Not all composers are nice guys. Although some, like Henry Purcell, were sociable optimists, others, like Matthew Locke, acquired a menagerie of unflattering adjectives. Disagreeable. Vitriolic. Ill-tempered. Spiteful. Atrabilious. Locke was called all of these things. And Locke was not alone. As interpreted by Wayward Sisters, The Naughty List is a program of music penned by difficult men. Matthew Locke, Tarquinio Merula, William Brade, Nicola Matteis, and even Dario Castello left evidence of both their challenging temperaments and their prodigious musicianship. Wayward Sisters explores this intersection, bringing centuries-old composers vividly to life.



ASHES, ASHES: Music and Plague

Although it was no longer known as the Black Death, plague plagued seventeenth-century Europe. It struck everyone: rich, poor, old, and young. And musicians were not exempt- plague snaked through the lives of the finest musicians of the day. Some fled. Some were inspired. And some died. Ashes, Ashes: Music and Plague explores the intersections -some fateful, some incidental- between disease and the creative process.



MUSICK FOR SEVERALL FRIENDS: Locke's London

Matthew Locke was thorny, unpredictable, and obsessed with beauty. So is his music. Wayward Sisters dives into the instrumental music of one of the seventeenth century's genuine mavericks, a man who believed so profoundly in what he thought was right that he dueled -in person and on paper- for most of his life. Along the way we brush up against the music of Locke's more cheerful contemporaries before returning to dwell on the quicksilver shifts and shimmering textures of the master.
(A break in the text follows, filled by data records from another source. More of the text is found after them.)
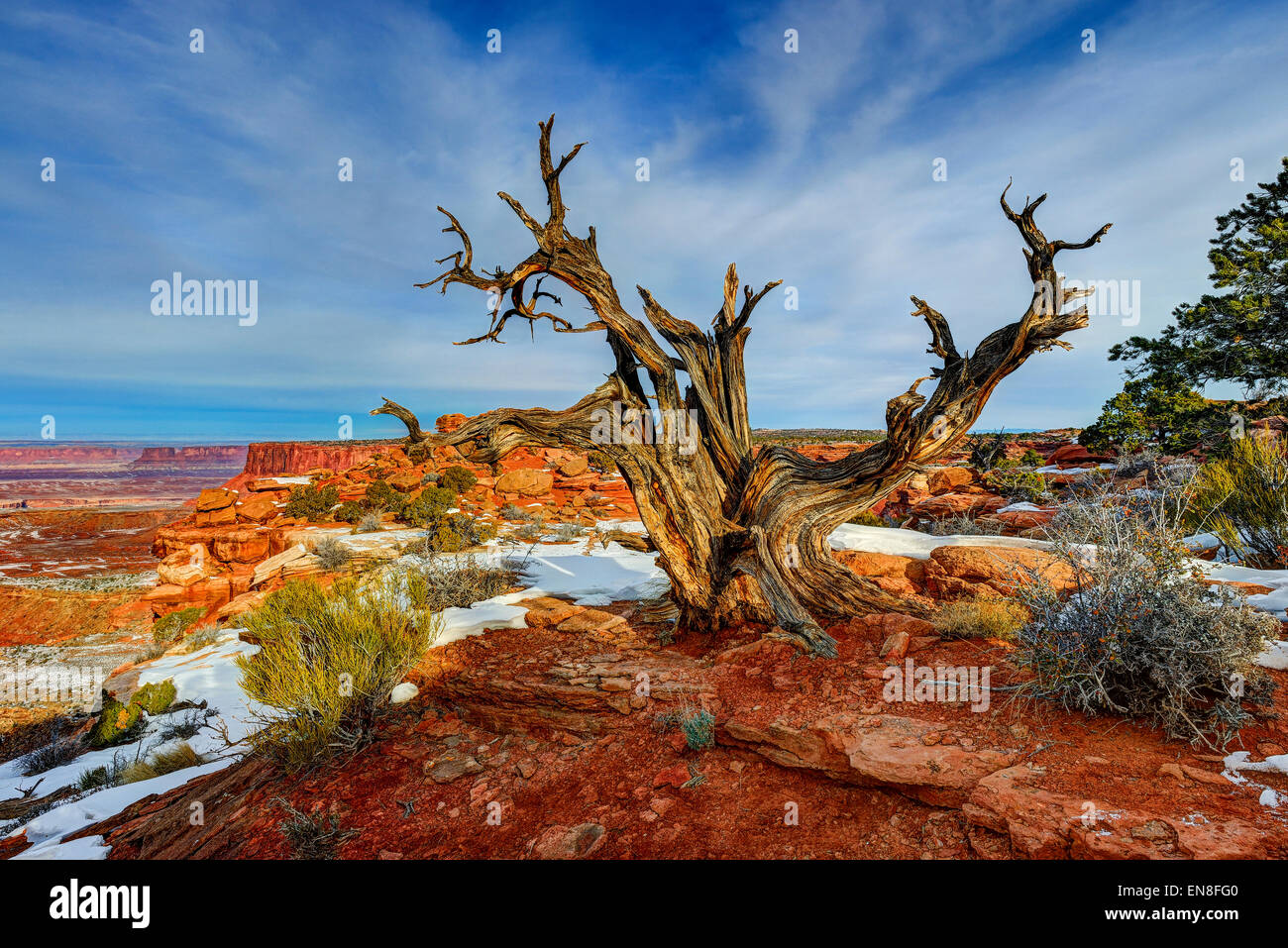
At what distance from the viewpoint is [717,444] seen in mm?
6844

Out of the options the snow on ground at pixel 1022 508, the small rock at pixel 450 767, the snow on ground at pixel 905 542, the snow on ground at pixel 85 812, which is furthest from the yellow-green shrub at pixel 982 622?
the snow on ground at pixel 1022 508

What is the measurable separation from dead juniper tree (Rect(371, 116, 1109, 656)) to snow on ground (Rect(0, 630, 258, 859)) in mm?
3643

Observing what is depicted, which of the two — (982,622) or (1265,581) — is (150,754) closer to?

A RESTLESS HEART: Music of Exiles, Emigres, and Nomads

We travel for love, for money, for refuge, for learning, for joy. And baroque composers were no different. A seventeenth-century music maker couldn't hop on a jet or board a train, but nonetheless, many of the most important composers of the day were on the move. Matthew Locke, Biagio Marini, Francesco Geminiani, James Oswald, Georg Muffat, and even Johann Sebastian Bach undertook journeys of months, years, or decades. Wayward Sisters embarks on an exploration of who we become when we live as strangers in a strange land.